Prevailing Nonsignatory Defendants, Who Are Sued On A Contract As If A Party To It, Are Entitled To Fees Where Plaintiff Would Be Entitled If Prevailing In Enforcing Contractual Obligation Against Defendant.
In Town & Country etc. v. King City etc., Case Nos. B296864/B303927 (2d Dist., Div. 5 January 29, 2021) (unpublished), two corporate tenants jointly entered into a lease with commercial landlord to build out and operate a restaurant. The principals of the two corporations also individually executed a guaranty. After the restaurant failed to timely open and rents were unpaid, landlord entered into a secured note in the amount of $83,960 (the amount of unpaid rent to that point) plus interest executed by only one of the corporate tenants and its principal. When that note also went unpaid, landlord sued on the note against both corporate tenants, along with the principal of each.
After tenant/principal who had entered into the note defaulted, landlord continued its litigation against the second tenant/principal – claiming the note resulted from a loan of money to both tenants for use in the operation of their restaurant. Landlord later, merely weeks before trial, unsuccessfully sought leave to amend its complaint to add a breach of lease claim and to redefine the secured note as a forbearance agreement on unpaid rent. Following a bench trial, the trial court found in favor of second tenant/principal concluding they were not parties to the note. Afterward, the trial court awarded second tenant/principal $92,622.50 in section 1717 attorney fees pursuant to the fees provision in the note.
Landlord filed two appeals – consolidated by the 2/5 DCA. One challenged the denial of plaintiff’s motion for leave to amend and the trial court’s finding that second tenant/principal was not liable under the note, and the other challenged the postjudgment attorney fees order. Plaintiff’s arguments on appeal went nowhere – with the panel affirming in a 3-0 opinion.

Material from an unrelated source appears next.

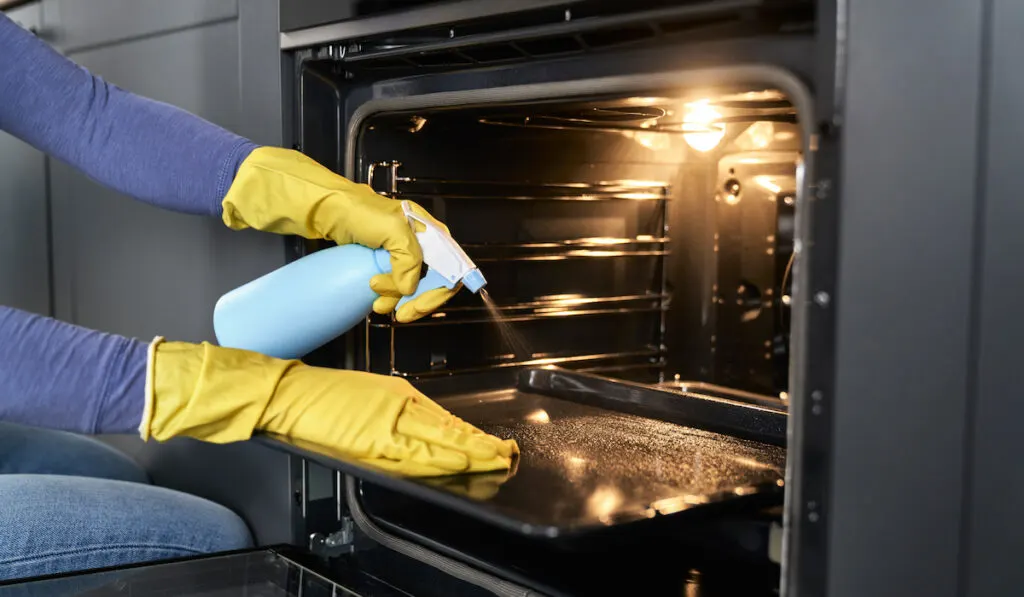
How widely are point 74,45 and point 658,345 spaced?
1243 mm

First, landlord’s unwarranted delay in bringing its motion to amend alone was sufficient support for the trial court’s exercise of discretion to deny leave to amend contention. Next, landlord’s contention that second tenant/principal was bound to the note because first tenant/principal signed it for the benefit of the partnership ignored the fact that approximately 18 months prior to execution of the note, second tenant/principal had given notice that the partnership with first tenant/principal had failed and second tenant/principal was “pulling out” of the venture and no longer involved. Finally, as to the fees, landlord argued for the first time on appeal that the attorney fee clause in the note did not apply to second tenant/principal. At trial, landlord had conceded that second tenant/principal was the prevailing party on the note and entitled to fees – contesting only the amount of those fees. Although considering landlord’s argument regarding the attorney fee clause forfeited on appeal, the panel explained that a nonsignatory defendant, sued on a contract as if a party to it, may recover attorney fees when the plaintiff would clearly be entitled to fees if it prevailed in enforcing the contractual obligation against the defendant. (Reynolds Metals Co. v. Alperson, 25 Cal.3d 124, 128 (1979) [our Leading Case No. 5]; Burkhalter Kessler Clement & George LLP v. Hamilton, 19 Cal.App.5th 38, 40-41, 46 (2018) [discussed in our January 9, 2018 post].)